(DOCUMENT PASSAGE)
The Beast from 20,000 Fathoms

Everything About Fiction You Never Wanted to Know.

The Beast from 20,000 Fathoms is a 1953 giant monster movie directed by Eugène Lourié. The film was the first giant monster movie of the 50s, following a hiatus in the genre that had been occuring since 1933's King Kong. It kicked off a hefty trend, including The Amazing Colossal Man, Attack of the 50 Foot Woman, The Giant Behemoth, The Giant Claw, Gojira, Gorgo, It Came from Beneath the Sea, The Monster that Challenged the World, Reptilicus, Tarantula and Them.

The movie follows Professor Tom Nesbitt, the sole witness to the existence of a carnivorous dinosaur (Rhedosaurus) that was thawed due to a nuclear blast detonated in the Arctic. The monster makes its way down the coast of North America, wreaking destruction as it goes. The monster soon arrives at New York city, rising from the sea to prey on the hopeless civilians. Things are furthered complicated by a mysterious disease carried by the beast; killing it causing the disease to easily spread and kill the world's human population.


Tropes used in The Beast from 20,000 Fathoms include:
  • Canada, Eh?
(End DOCUMENT PASSAGE)
(ENTRIES SHOWN)
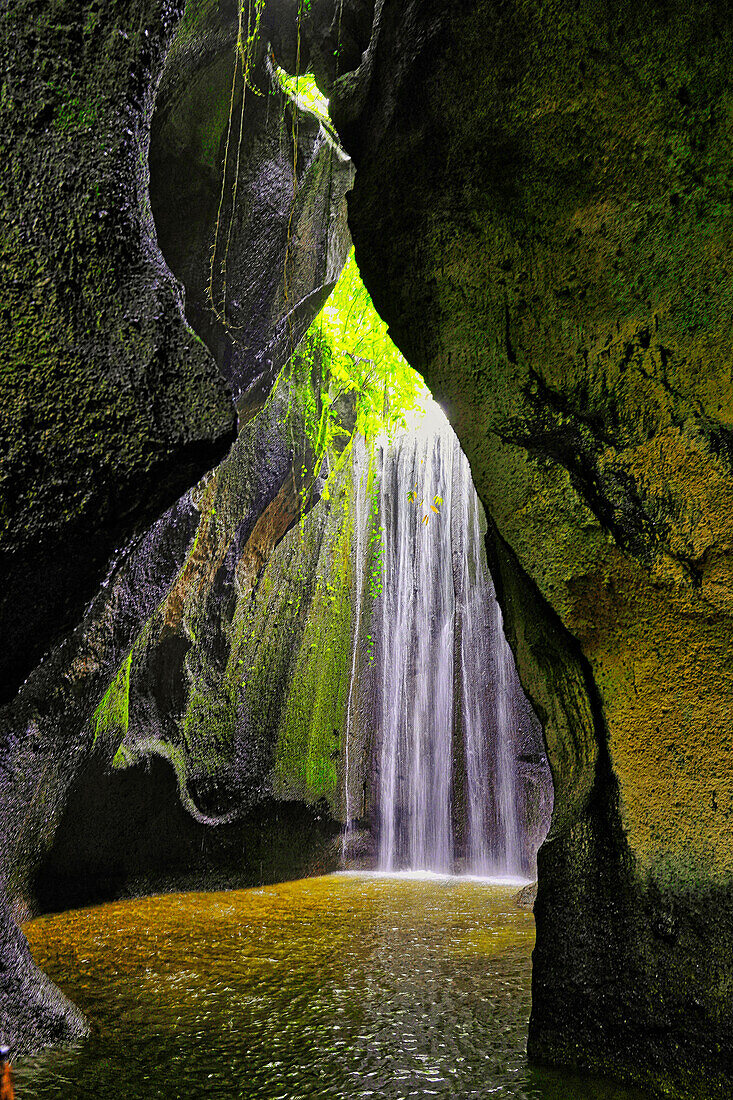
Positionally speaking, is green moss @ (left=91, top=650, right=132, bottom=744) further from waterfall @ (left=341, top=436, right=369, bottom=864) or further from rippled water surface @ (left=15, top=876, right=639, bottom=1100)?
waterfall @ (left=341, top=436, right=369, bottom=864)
(End ENTRIES SHOWN)
(ENTRIES SHOWN)
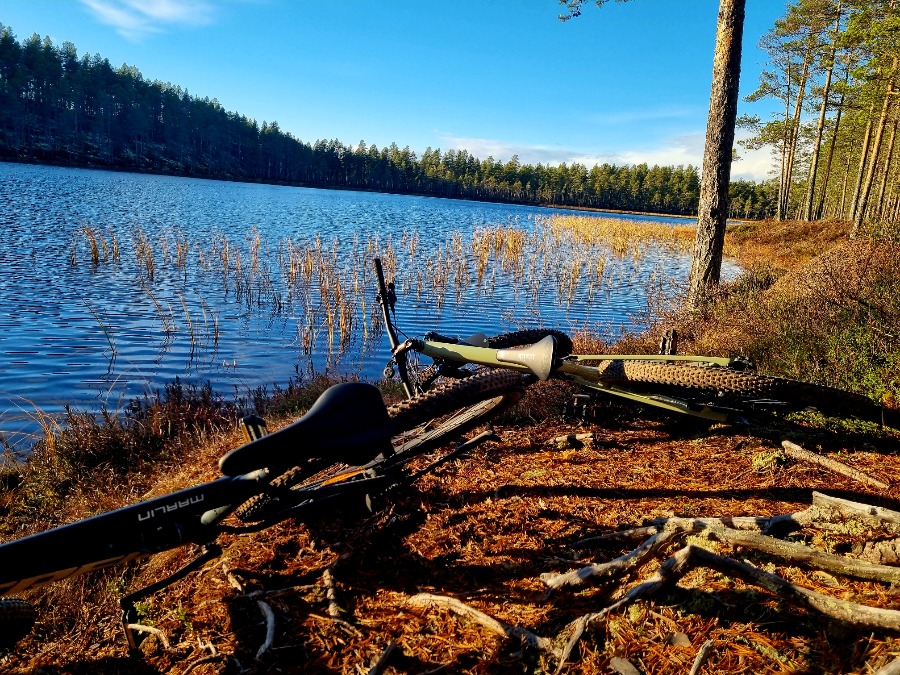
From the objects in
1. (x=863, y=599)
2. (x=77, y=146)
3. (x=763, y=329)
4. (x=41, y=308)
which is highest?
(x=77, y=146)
(End ENTRIES SHOWN)
■ **PARTS OF THE EXERCISE**
A) Quote the passage from the page on The Beast from 20,000 Fathoms word for word, starting with "The movie follows" and going on through "world's human population.".
B) Continue the page on The Beast from 20,000 Fathoms from the point where it stops.

■ **ANSWERS PER TASK**
A)
The movie follows Professor Tom Nesbitt, the sole witness to the existence of a carnivorous dinosaur (Rhedosaurus) that was thawed due to a nuclear blast detonated in the Arctic. The monster makes its way down the coast of North America, wreaking destruction as it goes. The monster soon arrives at New York city, rising from the sea to prey on the hopeless civilians. Things are furthered complicated by a mysterious disease carried by the beast; killing it causing the disease to easily spread and kill the world's human population.

B)
  • I Love Nuclear Power
  • Ironic Echo: "If every account of anyone ever seeing a monster was laid end-to-end, they'd reach the moon".
  • Immune to Bullets: The Beast.
  • Follow the Leader: This was the first movie where the atom bomb was responsible for the existence of the monster. It was followed by Them, The Deadly Mantis, Earth vs. the Spider, and, most famously, Gojira.
  • Funny Foreigner: Georges LeMay, the humourous Quebecois fisherman. There's a Nova Scotian fisherman named Jacob Bowman who is much more toned-down and believable. Tom himself is written off as this by a few people.
  • Kill It with Fire: Subverted. The giant dinosaur could be killed with fire, or with most other things, but fire would carry its diseased particles all over the world and we'd all die anyway.
  • The Obi-Wan: Dr. Elson. He dies.
  • Omniglot: Tom is revealed to be one when .[context?]
  • Science Is Bad: Averted; the portrayal of science is handled with far more subtlety and ambivalence than in most of the monster movies that followed; science unleashes the monster, but it's also the only effective way of killing the monster without making things even worse.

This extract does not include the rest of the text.